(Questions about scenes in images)
════════════════
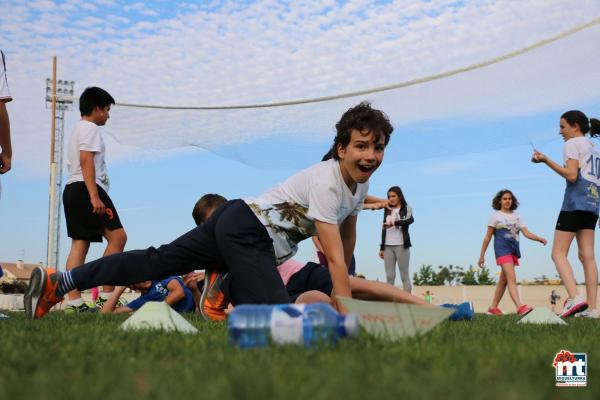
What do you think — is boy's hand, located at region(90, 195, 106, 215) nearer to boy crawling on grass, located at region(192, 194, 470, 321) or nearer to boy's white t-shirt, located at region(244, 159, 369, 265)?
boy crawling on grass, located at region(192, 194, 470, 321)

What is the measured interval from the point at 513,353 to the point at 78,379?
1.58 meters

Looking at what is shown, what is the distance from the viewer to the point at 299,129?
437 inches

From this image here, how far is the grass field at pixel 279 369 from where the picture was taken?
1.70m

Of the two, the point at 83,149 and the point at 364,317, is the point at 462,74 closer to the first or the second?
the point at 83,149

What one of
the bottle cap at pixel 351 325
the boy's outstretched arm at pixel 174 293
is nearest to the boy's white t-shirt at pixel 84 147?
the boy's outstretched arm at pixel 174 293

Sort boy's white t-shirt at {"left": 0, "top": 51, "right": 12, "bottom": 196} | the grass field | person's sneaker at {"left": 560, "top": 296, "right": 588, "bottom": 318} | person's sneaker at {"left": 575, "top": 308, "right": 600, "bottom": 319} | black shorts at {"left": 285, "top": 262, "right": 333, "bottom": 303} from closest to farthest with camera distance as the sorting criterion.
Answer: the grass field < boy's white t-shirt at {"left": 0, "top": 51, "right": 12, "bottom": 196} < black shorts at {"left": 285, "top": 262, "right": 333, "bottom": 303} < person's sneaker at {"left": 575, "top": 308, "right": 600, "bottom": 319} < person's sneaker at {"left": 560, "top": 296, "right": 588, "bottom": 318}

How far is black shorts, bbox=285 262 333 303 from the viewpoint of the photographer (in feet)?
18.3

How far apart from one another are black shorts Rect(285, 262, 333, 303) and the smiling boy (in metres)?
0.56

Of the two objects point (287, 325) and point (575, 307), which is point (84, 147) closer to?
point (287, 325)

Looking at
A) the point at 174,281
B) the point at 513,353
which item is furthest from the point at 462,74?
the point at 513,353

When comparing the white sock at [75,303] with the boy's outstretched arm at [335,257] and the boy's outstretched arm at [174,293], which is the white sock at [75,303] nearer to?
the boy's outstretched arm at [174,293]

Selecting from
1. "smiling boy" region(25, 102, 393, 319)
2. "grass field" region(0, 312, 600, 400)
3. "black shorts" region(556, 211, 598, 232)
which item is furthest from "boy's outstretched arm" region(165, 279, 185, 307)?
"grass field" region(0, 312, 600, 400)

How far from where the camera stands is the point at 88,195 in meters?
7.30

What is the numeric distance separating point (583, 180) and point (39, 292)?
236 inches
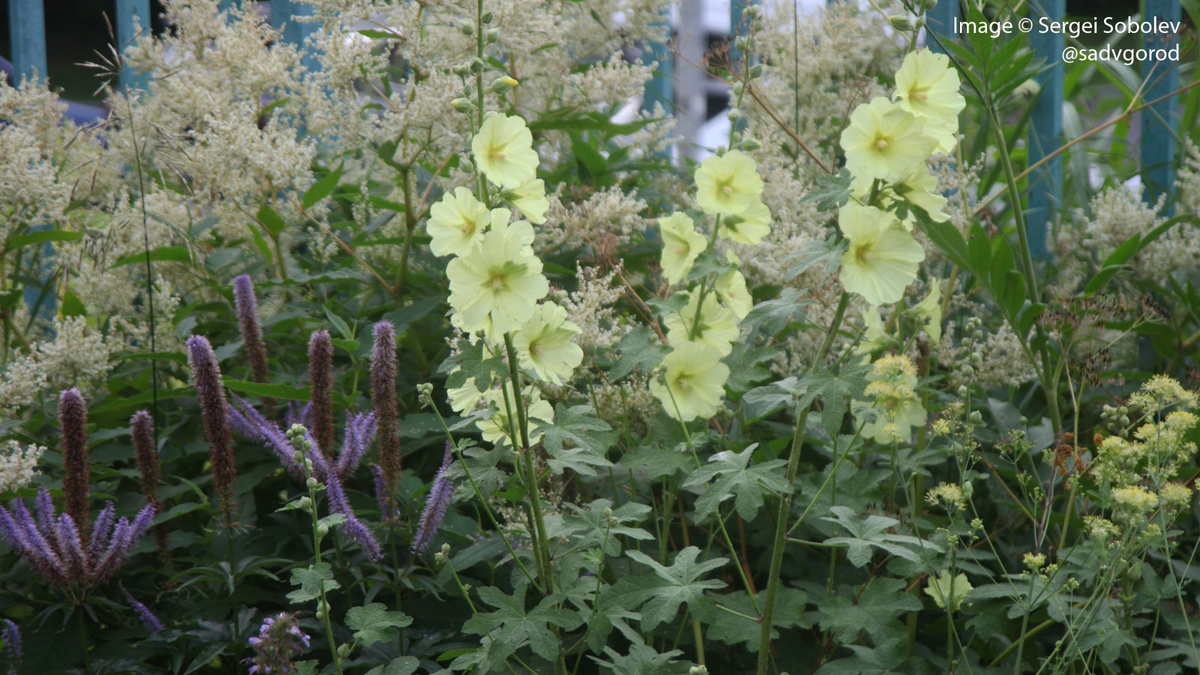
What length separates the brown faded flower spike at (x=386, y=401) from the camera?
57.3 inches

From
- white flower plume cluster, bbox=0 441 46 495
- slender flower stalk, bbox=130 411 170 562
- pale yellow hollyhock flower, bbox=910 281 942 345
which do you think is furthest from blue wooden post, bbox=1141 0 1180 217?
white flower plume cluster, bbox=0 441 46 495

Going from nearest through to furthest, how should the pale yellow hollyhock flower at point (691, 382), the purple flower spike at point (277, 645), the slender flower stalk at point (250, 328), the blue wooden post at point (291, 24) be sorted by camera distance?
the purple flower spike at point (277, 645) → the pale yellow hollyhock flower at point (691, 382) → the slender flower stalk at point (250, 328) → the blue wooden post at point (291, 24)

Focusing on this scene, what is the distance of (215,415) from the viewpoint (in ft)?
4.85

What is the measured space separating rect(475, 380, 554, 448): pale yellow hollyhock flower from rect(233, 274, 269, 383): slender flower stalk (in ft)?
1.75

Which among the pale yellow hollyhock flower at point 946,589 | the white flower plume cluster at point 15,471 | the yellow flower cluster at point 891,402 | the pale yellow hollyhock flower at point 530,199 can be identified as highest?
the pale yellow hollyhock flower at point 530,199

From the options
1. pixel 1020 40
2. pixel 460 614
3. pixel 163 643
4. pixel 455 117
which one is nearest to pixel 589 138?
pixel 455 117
════════════════
_Exercise objective_:
Edit the lines from the one containing "Going from nearest" through the end of the records by replacing "camera distance" with "distance from the camera", and leave everything else unchanged.

_Problem solution_:
Going from nearest through to furthest, how should the pale yellow hollyhock flower at point (691, 382), the purple flower spike at point (277, 645), the slender flower stalk at point (250, 328), the blue wooden post at point (291, 24) be sorted by distance from the camera?
the purple flower spike at point (277, 645) → the pale yellow hollyhock flower at point (691, 382) → the slender flower stalk at point (250, 328) → the blue wooden post at point (291, 24)

Focusing on this scene, what is the distance of (215,415) from the viewpoint (in ft)?
4.85

What is the measured space separating rect(475, 380, 554, 448): pale yellow hollyhock flower from rect(233, 274, 269, 383): slender flower stalk (in ft)?
1.75

Which among the pale yellow hollyhock flower at point 946,589 | the white flower plume cluster at point 15,471 | the yellow flower cluster at point 891,402 | the pale yellow hollyhock flower at point 530,199 can be identified as highest?
the pale yellow hollyhock flower at point 530,199

From the options
1. pixel 1020 40
2. pixel 460 614
3. pixel 163 643
4. pixel 455 117
which one is nearest to pixel 589 138?
pixel 455 117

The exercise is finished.